2022年、世界各地で未曽有の気象災害が相次ぎ、開発途上国を中心に、被害も前代未聞の規模となった。11月にエジプトで開催されたCOP27(気候変動枠組条約第27回締約国会議)では、大洪水に苦しんだパキスタンの首相など開発途上国の首脳から先進国に対し、気候変動の悪影響による「損失と損害」に特化した資金支援を求める声が上がった。
大洪水、大干ばつ、超巨大ハリケーン……加速する気候危機にともない、頻発する「超」異常気象を前に、私たちは何をするべきなのだろうか。水ジャーナリストの橋本淳司・武蔵野大学客員教授に解説していただいた。
近年の「水」にまつわる「超」異常気象
2022年6月中旬から8月後半にかけてパキスタンで洪水が発生し、国土の3分の1が冠水した。各地で土砂災害が発生し、死者は約1700人、被災者は約3300万人に上った(10月9日現在[*1])。世界各地で発生する極端な気象イベントの分析を行う国際研究グループ「ワールド・ウェザー・アトリビューション(WWA)」は「地球温暖化の影響で雨の激しさが最大75%増加」という評価を公表している。2022年8月のパキスタンの降雨量は例年の3倍以上であり、とりわけ南部シンド州や南西部バルチスタン州では、それぞれ例年の7倍、8倍の雨が降った[*2]。
洪水が発生したのはパキスタンだけではない。4月には南アフリカ共和国東部のクワズールー・ナタール州、5月にはブラジル北東部、インドのアッサム州、7月にはオーストラリアのシドニーなどで大きな被害があった。
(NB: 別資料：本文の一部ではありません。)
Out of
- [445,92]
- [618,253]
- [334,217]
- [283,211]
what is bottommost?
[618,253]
多過ぎる水に悩まされた地域がある一方で、少なすぎる水に苦しむ地域もあった。インド北部では3月中旬から高温になり、5月中旬、ウッタルプラデーシュ州では50℃近い気温を観測。平均降雨量は観測史上3番目に少なく水不足が深刻になった。じつは前述のパキスタンでも同時期に50℃を記録し、山岳地帯で氷河湖が決壊した。これが洪水発生のもう1つの原因と考えられている。記録的な高温は欧州でも観測された。ノルウェーのバナクでは北極圏としては異例の32.5℃を記録。フランス、スペイン、ドイツ、オランダなどで気温が40℃近くになり、47℃を記録したポルトガルでは1000人以上の死者が出た。欧州委員会は8月、「過去500年で最悪の干ばつに直面している」と指摘している。
加速する気候危機――私たちは「自己破壊の連鎖」の渦中にいる
さまざまな気候変動や災害の増加を示す報告も相次いだ。2022年5月の世界気象機関(World Meteorological Organization:WMO)の発表は、これらの災害を予見させるものだった。それは「温室効果ガス濃度」、「海面上昇」、「海水温度の上昇」、「海洋酸性化」という気候変動に関する4つの指標が2021年にすべて最高値を更新したというものだった[*3]。
同年7月の欧州の熱波に関する記者会見では、WMOのペッテリ・ターラス事務局長が「われわれは大気に大量の温室効果ガスを送り込んだ。まるで運動選手の能力を高めるドーピングのようだ」と述べ、地球温暖化が熱波の強度や頻度の増加につながっていることを警告した。地球温暖化で気温が上昇すると、蒸発する水の量、空気中や地表に含まれる水の量が変わり、雨や雪の降り方が変わる。これが気候変動であり、干ばつや洪水という形で私たちの生活に影響を与えるのだ。
2022年4月には国連防災機関(United Nations Office for Disaster Risk Reduction:UNDRR)が「自然災害の世界評価報告書」(GAR2022 Report)を公表[*4]。「2030年までに自然災害の発生は世界全体で1日当たり1.5回、年間で560回に達する見通し」としている。ニューヨークの国連本部で報告書を発表したアミーナ・J・モハメド国連事務次長は、「世界は、生活、建築、投資の方法に災害リスクを組み込むためにもっと努力する必要がある。努力を怠っていることが人類を自己破壊の連鎖に陥らせている」と述べた。「自己破壊の連鎖」(a spiral of self-destruction)とは、人類が地球温暖化を軽視した無謀な開発によって自ら災害を生み、苦しんでいるということだ。
水害、干ばつは「不公平な災害」
人類が災害を生み出した皺寄せは、とりわけ開発途上国に集中する。